Generate new bed and new gtf
# Define input and output file paths using the OUTPUT_DIR variable
input="${OUTPUT_DIR}/noncoding_transcripts_ids.txt"
output="${OUTPUT_DIR}/lncRNA.bed"
# Process each line of the input file
while IFS= read -r line; do
# Remove "transcript::" from the line
line="${line//transcript::/}"
# Split the line by ':' to get the chromosome and position string
IFS=':' read -r chromosome pos <<< "$line"
# Split the position string by '-' to separate start and end positions
IFS='-' read -r start end <<< "$pos"
# Convert the start position to 0-based by subtracting 1
start=$((start - 1))
# Write the chromosome, updated start, and end positions to the output file (tab-separated)
printf "%s\t%s\t%s\n" "$chromosome" "$start" "$end"
done < "$input" > "$output"
awk 'BEGIN{OFS="\t"; count=1} {printf "%s\t.\tlncRNA\t%d\t%d\t.\t+\t.\tgene_id \"lncRNA_%03d\";\n", $1, $2, $3, count++;}' "${OUTPUT_DIR}/lncRNA.bed" \
> "${OUTPUT_DIR}/lncRNA.gtf"
- Extract nucleotide sequences of candidates.
- Predict coding potential; retain only noncoding.

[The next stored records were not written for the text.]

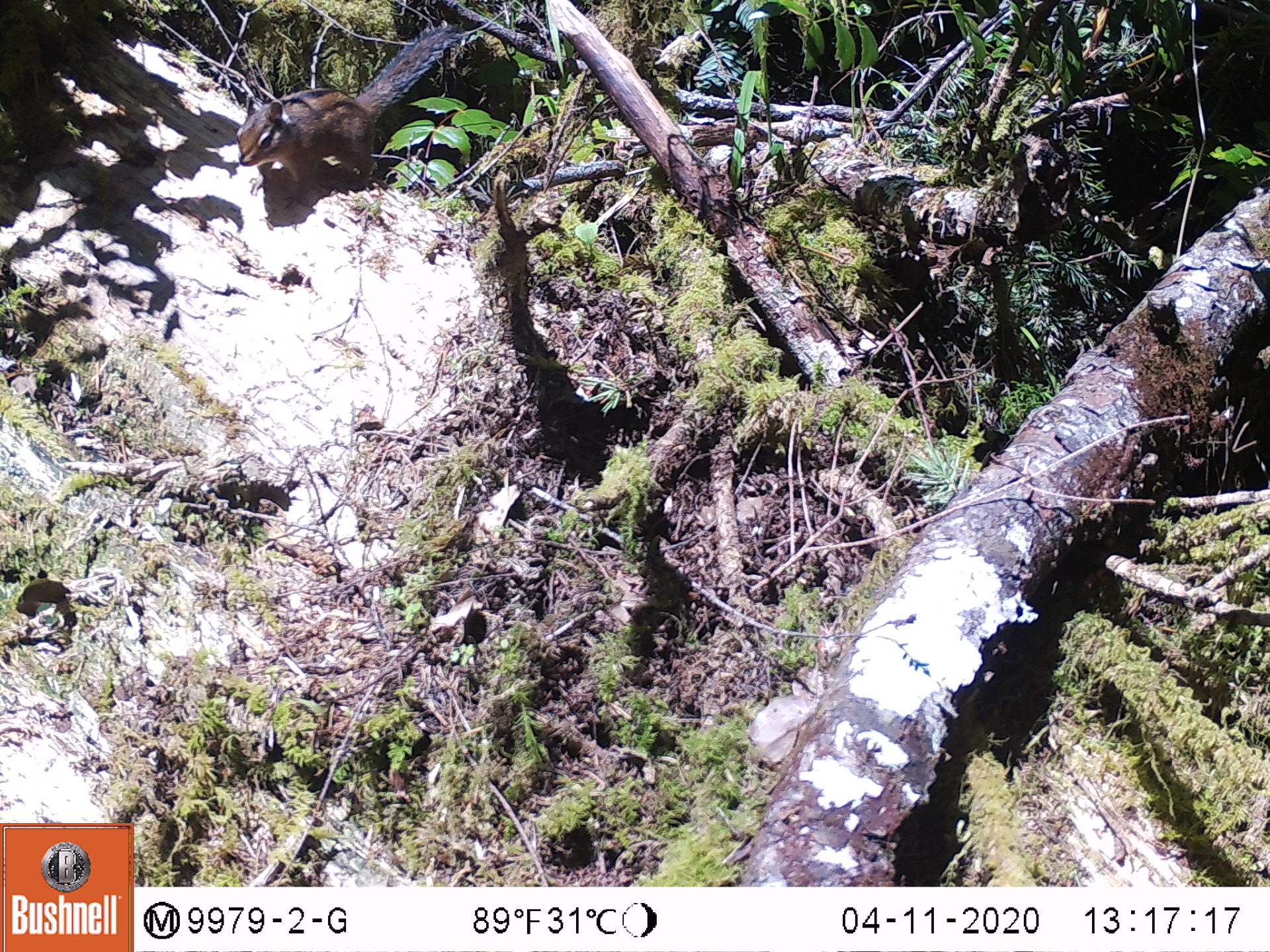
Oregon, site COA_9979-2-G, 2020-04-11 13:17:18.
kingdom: Animalia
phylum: Chordata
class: Mammalia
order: Rodentia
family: Sciuridae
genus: Neotamias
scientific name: Neotamias townsendii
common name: townsend's chipmunk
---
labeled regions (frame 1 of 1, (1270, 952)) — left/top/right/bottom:
townsend's chipmunk: 230/17/464/212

- Generate new gtf, bed, and fasta of lncRNA candidates
After this filter step there are 16153 lncRNA candidates in all three output file types.

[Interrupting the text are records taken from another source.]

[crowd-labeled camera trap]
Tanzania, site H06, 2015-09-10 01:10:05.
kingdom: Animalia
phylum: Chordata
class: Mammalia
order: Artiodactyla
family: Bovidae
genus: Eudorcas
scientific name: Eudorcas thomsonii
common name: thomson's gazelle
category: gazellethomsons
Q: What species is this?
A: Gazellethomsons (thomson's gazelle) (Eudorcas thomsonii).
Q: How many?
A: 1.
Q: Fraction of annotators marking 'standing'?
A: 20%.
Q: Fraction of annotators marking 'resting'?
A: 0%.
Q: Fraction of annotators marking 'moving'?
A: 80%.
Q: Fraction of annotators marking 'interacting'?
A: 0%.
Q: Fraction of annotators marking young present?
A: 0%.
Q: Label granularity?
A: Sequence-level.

10. GTF format editing & featureCounts for expression matrices
New reliable position change step. +1 to bed positions to fit GTF expectation for downstream analysis.
awk 'BEGIN{OFS="\t"}
{ $4 = $4 + 1; print }' \
~/github/deep-dive-expression/M-multi-species/output/01.6-Ptuh-lncRNA-pipeline/lncRNA.gtf \
> ~/github/deep-dive-expression/M-multi-species/output/01.6-Ptuh-lncRNA-pipeline/Ptuh_lncRNA_fixed.gtf
The 16104th line has a start position error, with a true start of zero that cannot be fed into featureCounts. This chunk only fixes this one line to change start from 0 to 1.
awk 'BEGIN{OFS="\t"}
# if the GTF start (col 4) is 0, set it to 1
{ if($4==0) $4=1
print
}' \
~/github/deep-dive-expression/M-multi-species/output/01.6-Ptuh-lncRNA-pipeline/Ptuh_lncRNA_fixed.gtf \
> ~/github/deep-dive-expression/M-multi-species/output/01.6-Ptuh-lncRNA-pipeline/Ptuh_lncRNA_zeroFix.gtf
Issue with column 9. Original gtf generation made lncRNA ID and gene_id two separate columns, need to be merge into one for proper formatting.
awk 'BEGIN{OFS="\t"}
{
# Gather everything from col 9 onward into one string
attr = $9
for(i=10; i<=NF; i++){
attr = attr " " $i
}
# Now print exactly nine columns, with our recombined attr
print $1, $2, $3, $4, $5, $6, $7, $8, attr
}' \
~/github/deep-dive-expression/M-multi-species/output/01.6-Ptuh-lncRNA-pipeline/Ptuh_lncRNA_zeroFix.gtf \
> ~/github/deep-dive-expression/M-multi-species/output/01.6-Ptuh-lncRNA-pipeline/Ptuh_lncRNA_for_fc.gtf
GTF is now ready for input to featureCounts for expression matrices
/home/shared/subread-2.0.5-Linux-x86_64/bin/featureCounts \
-T 24 \
-a ../output/01.6-Ptuh-lncRNA-pipeline/Ptuh_lncRNA_for_fc.gtf \
-o ../output/01.6-Ptuh-lncRNA-pipeline/Ptuh_counts.txt \
-t lncRNA \
-g gene_id \
-p \
../output/01.6-Ptuh-lncRNA-pipeline/*sorted.bam
Edits will still need to be incorporated to the original final gtf generation now that formatting issues have been diagnosed for successful input into featureCounts.